» **O QUE FAZER**
(1) Diga se cada afirmação concorda com o texto sobre viagens de avião, respondendo sim ou não e citando as palavras dele que decidem: (a) os embarques descritos aconteciam à noite; (b) segundo o texto, a acumulação primitiva se deu entre os séculos 16 e 17; (c) "Vôo United 93" é um filme de Paul Greengrass.
(2) Prossiga o texto sobre viagens de avião a partir do ponto em que ele termina.

» **TRECHO SELECIONADO**
──────────────────────────────
Mais de cem vezes, entrei num
avião de manhã cedo, em Nova York
ou em Boston, no aperto da classe
econômica ou (quando as milhas
acumuladas permitiam um "upgrade") na executiva.
Graças ao cartão de fidelidade, entrava na cabine entre os primeiros,
sentava e observava o desfile de
meus companheiros de viagem: homens e mulheres de negócios, casais
e famílias que saíam de férias para a
Flórida, idosos que moravam na
Flórida e voltavam para lá depois de
visitar filhos e netos, e por aí vai.
Pálidos de sono, naquela hora cinzenta, parecíamos uma turma de
fantasmas da madrugada, reunidos
apenas pelo acaso. Mas tínhamos algo em comum: uma mesma disposição a viajar por mil razões, no fundo
(salvo exceções), todas fúteis.
No fim do livro primeiro de "O Capital", Marx descreveu a "acumulação primitiva", espécie de pecado
original do capitalismo. O processo
se deu entre os séculos 14 e 15, com a
extinção do servo feudal e a criação
de um exército de homens e mulheres errantes que, para sobreviver, só
podiam vender sua força de trabalho
pelo mundo afora.
Transformamos aquela violência
inicial numa virtude: acabamos gostando de nossa errância. Viajamos
facilmente, a lazer, a negócios ou por
amor: a dor do desterrado foi compensada pelo anseio de liberdade e
por uma fome voraz de novas experiências.
Lembrei-me de minhas turmas
matinais de viajantes assistindo a
"Vôo United 93", o filme de Paul
Greengrass que reconstrói a última
viagem do UA 93, na manhã de 11 de
setembro de 2001.
──────────────────────────────
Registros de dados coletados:

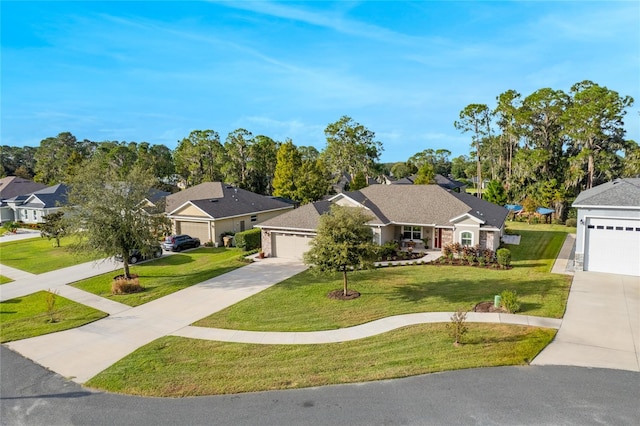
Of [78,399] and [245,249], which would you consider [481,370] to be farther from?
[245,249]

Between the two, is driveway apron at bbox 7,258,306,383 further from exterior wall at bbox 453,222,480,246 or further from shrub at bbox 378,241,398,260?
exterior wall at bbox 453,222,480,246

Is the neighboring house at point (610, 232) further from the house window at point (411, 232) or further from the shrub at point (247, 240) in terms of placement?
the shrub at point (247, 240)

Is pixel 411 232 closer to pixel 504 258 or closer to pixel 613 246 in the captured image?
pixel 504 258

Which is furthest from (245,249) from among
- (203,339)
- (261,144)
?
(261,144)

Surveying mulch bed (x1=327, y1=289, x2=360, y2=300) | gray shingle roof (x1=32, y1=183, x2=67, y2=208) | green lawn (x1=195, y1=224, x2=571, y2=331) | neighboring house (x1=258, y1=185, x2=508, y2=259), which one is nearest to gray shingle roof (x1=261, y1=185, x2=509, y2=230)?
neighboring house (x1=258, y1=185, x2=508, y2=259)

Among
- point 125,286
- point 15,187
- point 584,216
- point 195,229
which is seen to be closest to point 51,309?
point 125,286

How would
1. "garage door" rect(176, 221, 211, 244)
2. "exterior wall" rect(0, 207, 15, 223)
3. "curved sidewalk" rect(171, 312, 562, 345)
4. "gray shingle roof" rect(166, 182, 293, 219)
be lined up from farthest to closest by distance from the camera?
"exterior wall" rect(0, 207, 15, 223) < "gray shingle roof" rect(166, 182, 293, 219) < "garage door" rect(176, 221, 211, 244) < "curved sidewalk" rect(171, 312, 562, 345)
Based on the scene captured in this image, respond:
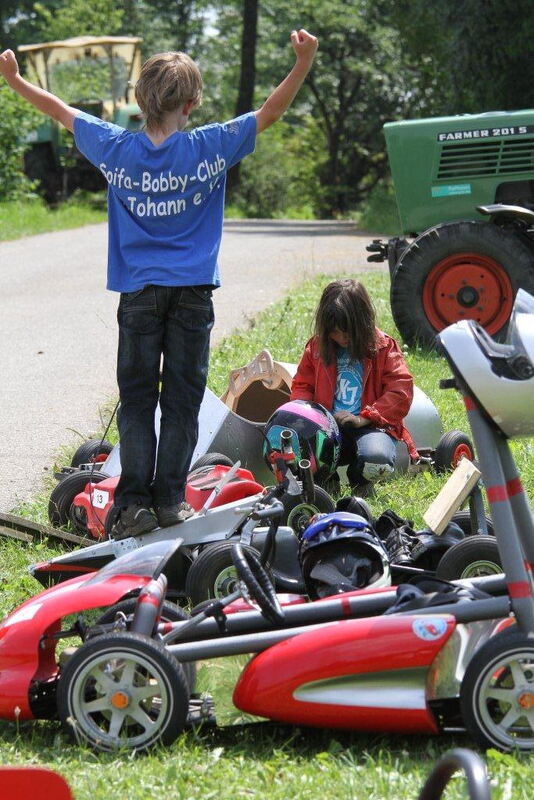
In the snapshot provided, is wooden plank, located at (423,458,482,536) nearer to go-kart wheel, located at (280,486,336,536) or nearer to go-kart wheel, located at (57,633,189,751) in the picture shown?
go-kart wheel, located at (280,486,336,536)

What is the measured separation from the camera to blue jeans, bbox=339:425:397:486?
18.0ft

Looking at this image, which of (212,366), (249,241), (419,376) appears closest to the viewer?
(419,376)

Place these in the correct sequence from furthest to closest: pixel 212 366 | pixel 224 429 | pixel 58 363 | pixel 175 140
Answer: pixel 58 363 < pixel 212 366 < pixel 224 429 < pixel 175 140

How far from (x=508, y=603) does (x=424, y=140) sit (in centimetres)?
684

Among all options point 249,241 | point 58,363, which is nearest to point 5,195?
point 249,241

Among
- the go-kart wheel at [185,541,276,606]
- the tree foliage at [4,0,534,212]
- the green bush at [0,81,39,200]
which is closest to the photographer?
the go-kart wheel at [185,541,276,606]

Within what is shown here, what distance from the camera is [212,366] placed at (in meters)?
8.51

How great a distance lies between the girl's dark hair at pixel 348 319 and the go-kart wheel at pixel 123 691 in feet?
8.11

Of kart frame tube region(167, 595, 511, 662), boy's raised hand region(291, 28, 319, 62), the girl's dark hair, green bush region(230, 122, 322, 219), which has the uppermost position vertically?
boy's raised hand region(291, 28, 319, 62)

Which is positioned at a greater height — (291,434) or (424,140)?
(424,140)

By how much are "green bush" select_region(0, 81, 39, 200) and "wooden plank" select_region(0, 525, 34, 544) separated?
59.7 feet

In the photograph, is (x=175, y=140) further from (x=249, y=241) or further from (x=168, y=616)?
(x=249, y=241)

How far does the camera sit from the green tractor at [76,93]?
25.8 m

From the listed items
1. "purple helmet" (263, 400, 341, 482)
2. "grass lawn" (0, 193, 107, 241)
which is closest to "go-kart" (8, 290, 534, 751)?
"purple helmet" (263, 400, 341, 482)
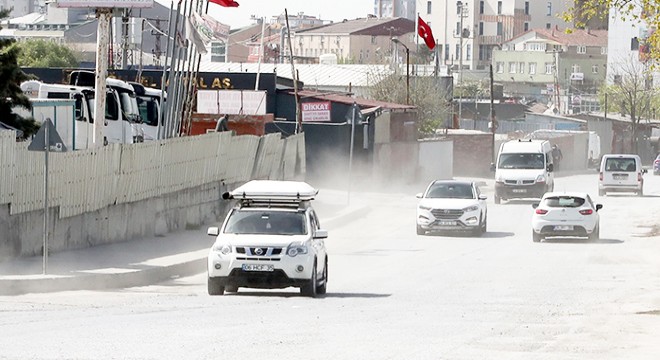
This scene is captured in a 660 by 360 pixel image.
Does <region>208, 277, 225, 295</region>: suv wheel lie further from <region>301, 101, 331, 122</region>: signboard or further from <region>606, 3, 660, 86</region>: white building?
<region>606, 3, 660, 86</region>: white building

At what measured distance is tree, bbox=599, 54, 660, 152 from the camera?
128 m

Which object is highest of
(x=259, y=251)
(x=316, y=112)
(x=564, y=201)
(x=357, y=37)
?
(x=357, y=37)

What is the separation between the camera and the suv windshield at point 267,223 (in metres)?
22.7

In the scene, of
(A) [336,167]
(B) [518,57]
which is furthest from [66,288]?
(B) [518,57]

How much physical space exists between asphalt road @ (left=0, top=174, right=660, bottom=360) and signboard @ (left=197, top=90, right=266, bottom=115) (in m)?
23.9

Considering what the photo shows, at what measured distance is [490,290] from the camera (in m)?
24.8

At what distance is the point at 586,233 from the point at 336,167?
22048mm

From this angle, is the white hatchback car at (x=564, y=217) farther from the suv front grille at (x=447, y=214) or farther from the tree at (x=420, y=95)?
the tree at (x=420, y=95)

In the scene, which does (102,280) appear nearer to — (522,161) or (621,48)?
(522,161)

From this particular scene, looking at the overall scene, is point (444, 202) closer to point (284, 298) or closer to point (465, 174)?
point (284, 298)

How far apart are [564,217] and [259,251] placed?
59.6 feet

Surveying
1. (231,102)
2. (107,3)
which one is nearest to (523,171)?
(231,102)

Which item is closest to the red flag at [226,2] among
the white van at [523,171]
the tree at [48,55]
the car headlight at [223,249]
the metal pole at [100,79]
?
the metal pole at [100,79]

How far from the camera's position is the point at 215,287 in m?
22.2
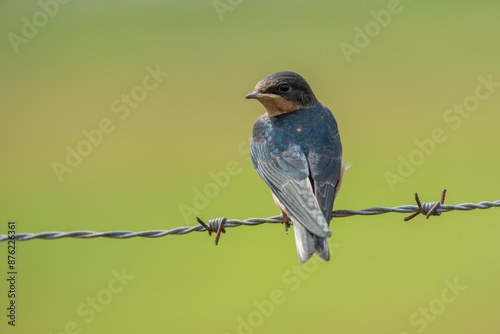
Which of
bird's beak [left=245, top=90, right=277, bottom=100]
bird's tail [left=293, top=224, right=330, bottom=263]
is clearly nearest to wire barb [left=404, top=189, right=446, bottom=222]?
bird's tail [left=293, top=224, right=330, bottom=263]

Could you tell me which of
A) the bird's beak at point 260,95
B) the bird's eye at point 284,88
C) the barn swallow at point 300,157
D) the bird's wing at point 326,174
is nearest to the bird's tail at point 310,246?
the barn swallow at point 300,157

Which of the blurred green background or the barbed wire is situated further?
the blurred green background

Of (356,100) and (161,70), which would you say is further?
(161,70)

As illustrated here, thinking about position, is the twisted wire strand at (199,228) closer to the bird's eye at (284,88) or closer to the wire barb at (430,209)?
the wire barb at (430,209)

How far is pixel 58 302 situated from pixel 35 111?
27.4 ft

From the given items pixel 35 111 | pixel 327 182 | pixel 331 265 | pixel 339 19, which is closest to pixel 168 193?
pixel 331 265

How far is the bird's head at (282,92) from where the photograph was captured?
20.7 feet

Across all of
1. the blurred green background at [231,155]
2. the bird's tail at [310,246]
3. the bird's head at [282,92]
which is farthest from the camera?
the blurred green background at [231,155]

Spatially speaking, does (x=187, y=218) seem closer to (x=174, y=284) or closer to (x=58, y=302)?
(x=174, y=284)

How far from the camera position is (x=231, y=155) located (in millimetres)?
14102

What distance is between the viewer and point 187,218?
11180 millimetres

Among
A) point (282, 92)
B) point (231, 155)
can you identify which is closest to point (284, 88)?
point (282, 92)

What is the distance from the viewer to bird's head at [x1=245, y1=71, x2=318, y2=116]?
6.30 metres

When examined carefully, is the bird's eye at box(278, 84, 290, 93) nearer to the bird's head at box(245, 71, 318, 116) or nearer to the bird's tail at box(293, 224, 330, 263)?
──────────────────────────────
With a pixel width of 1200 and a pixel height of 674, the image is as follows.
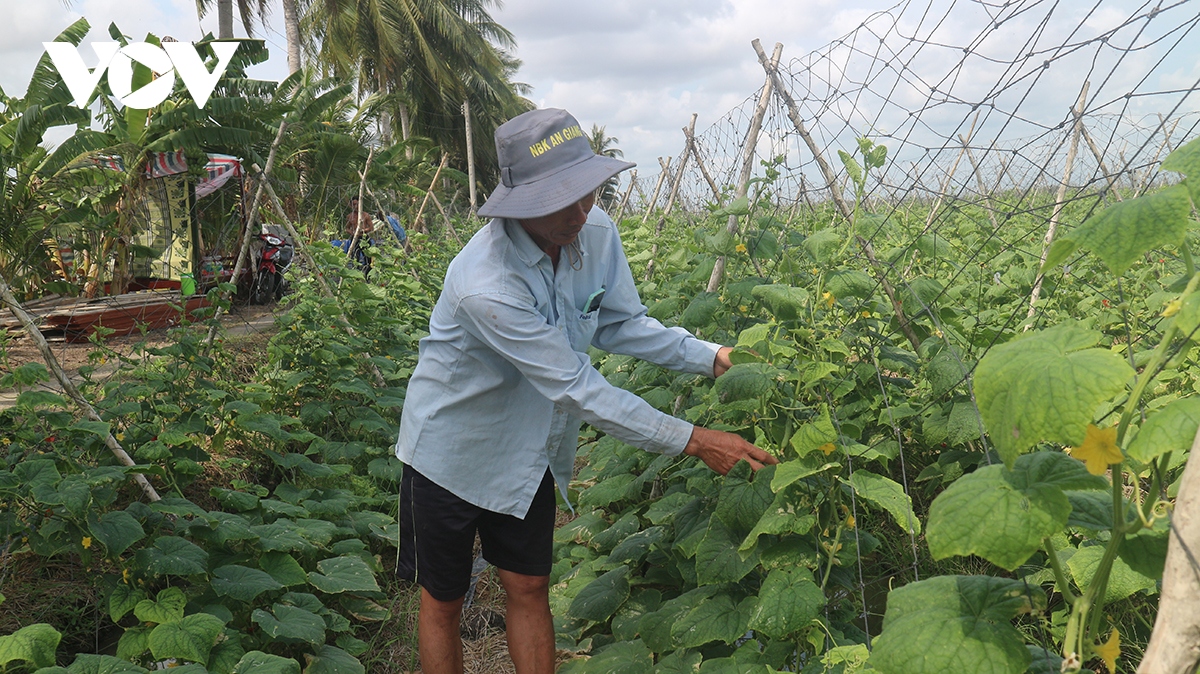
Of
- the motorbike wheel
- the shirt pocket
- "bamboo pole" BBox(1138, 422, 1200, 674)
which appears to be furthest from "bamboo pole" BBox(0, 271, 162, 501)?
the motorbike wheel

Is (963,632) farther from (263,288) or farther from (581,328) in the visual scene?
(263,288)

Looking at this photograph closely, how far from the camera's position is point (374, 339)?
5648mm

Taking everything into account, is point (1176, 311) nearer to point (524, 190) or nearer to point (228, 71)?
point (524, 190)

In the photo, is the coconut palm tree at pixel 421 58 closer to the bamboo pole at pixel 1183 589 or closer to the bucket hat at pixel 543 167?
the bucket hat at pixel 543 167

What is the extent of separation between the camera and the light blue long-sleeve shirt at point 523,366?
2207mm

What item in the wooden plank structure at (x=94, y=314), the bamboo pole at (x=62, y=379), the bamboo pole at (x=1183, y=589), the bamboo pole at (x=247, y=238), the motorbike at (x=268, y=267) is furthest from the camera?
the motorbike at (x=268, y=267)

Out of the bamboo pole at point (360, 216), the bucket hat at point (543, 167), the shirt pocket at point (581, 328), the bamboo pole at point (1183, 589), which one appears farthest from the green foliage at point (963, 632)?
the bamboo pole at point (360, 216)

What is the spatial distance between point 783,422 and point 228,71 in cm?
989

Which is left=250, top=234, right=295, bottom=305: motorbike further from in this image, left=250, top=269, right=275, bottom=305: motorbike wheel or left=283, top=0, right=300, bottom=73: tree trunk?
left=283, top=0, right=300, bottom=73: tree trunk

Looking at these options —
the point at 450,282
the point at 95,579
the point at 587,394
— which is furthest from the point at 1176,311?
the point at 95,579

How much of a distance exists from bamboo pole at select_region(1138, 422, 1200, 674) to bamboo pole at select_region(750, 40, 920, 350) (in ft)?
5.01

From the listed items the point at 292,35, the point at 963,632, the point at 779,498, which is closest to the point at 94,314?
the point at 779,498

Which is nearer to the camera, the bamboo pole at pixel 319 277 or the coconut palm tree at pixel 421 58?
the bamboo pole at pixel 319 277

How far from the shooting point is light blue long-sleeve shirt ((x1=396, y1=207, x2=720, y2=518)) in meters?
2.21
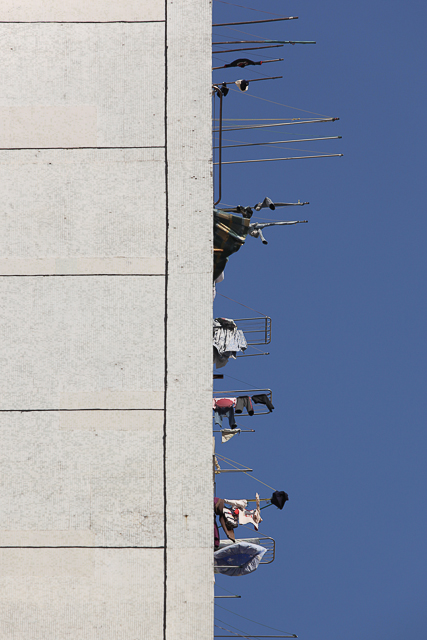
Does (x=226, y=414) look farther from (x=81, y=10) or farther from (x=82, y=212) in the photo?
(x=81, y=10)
──────────────────────────────
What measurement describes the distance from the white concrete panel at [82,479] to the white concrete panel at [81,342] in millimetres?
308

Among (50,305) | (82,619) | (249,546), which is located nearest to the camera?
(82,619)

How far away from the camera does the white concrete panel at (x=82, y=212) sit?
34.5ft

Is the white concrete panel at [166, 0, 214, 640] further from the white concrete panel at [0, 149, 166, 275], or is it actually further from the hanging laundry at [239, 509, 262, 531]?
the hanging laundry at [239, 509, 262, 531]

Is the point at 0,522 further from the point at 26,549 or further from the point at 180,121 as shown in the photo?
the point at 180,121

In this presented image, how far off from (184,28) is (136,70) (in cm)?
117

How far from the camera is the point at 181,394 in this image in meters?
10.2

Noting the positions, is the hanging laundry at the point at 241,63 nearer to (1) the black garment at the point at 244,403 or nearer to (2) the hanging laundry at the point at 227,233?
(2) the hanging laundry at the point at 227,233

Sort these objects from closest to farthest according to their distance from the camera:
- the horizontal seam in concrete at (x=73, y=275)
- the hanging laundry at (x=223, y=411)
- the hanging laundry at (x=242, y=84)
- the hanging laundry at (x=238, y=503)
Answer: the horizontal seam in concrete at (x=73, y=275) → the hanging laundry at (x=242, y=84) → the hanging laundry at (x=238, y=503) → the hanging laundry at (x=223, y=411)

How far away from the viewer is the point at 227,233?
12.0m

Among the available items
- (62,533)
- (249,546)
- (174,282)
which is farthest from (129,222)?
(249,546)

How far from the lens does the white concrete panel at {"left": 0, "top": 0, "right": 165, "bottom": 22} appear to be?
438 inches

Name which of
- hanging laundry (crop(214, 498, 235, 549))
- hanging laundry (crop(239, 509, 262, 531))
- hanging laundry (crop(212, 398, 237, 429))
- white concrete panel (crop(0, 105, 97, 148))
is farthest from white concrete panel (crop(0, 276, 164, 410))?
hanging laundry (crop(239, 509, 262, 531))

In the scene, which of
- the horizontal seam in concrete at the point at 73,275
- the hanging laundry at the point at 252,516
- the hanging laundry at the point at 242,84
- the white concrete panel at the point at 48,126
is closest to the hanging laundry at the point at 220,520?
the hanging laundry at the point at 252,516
──────────────────────────────
» **RESPOSTAS**
(1)
(a) Não: "entrei num avião de manhã cedo".
(b) Não: "O processo se deu entre os séculos 14 e 15".
(c) Sim: "o filme de Paul Greengrass".

(2)
O vôo foi o único que não atingiu
seu alvo (o Capitólio ou a Casa Branca, em Washington), mas caiu nas
planícies da Pensilvânia. Pelos telefonemas que os passageiros conseguiram dar na última meia hora de
vôo, sabe-se o seguinte: eles aprenderam que os outros aviões seqüestrados tinham sido lançados contra
as torres do World Trade Center e
contra o Pentágono e tentaram se
reapropriar do avião. Agiram para
salvar suas vidas, com um plano improvisado e sussurrado no fundo da
cabine. Não agiram em nome de
uma idéia ou de um princípio "superior". Foram heróis porque venceram a inércia e o medo que poderiam paralisá-los até o fim, na espera
de um milagre improvável.
A confusão na cabine do UA 93
ecoava no despreparo dos controles
de vôo e dos militares, surpreendidos pelos eventos e confrontados
com decisões impossíveis.
Alguns suspeitam que o UA 93 tenha sido abatido antes que se transformasse numa bomba. E se fosse? A
história da revolta de seus passageiros, comprovada por seus telefonemas finais, seria a mesma. Só deveríamos rever (para melhor) nossa
opinião de Dick Cheney, o vice-presidente americano que teria dado a
ordem: uma decisão desse porte
transforma qualquer um numa personagem shakespeariana.
Seja como for, naquela manhã de
11 de setembro, no ar ou na terra,
ninguém sabia o que fazer. Ou melhor, sim, alguém sabia o que fazer:
os terroristas a bordo dos aviões seqüestrados.
Esta seja talvez a oposição que dá
uma dimensão exata do conflito
com o qual começa este século. De
um lado, homens quaisquer, com
pequenos ou grandes sonhos e amores, viajantes, sem princípios fixos
que os orientem, atormentados pela
tarefa de decidir a cada dia e a cada
instante, num compromisso, o que é
certo e o que é errado. Do outro, homens totalmente dedicados a princípios fixos, ou, talvez, fosse melhor
dizer: princípios fixos sem homens.
Os teólogos (muçulmanos, judeus
e cristãos) que me perdoem, mas,
desde a infância, sempre achei que
Abraão, disposto a sacrificar o filho
Isaac e incapaz de mandar Deus para aquele lugar, era um grande panaca. Claro, na infância, eu devia me
identificar com Isaac. Mas não mudei de idéia.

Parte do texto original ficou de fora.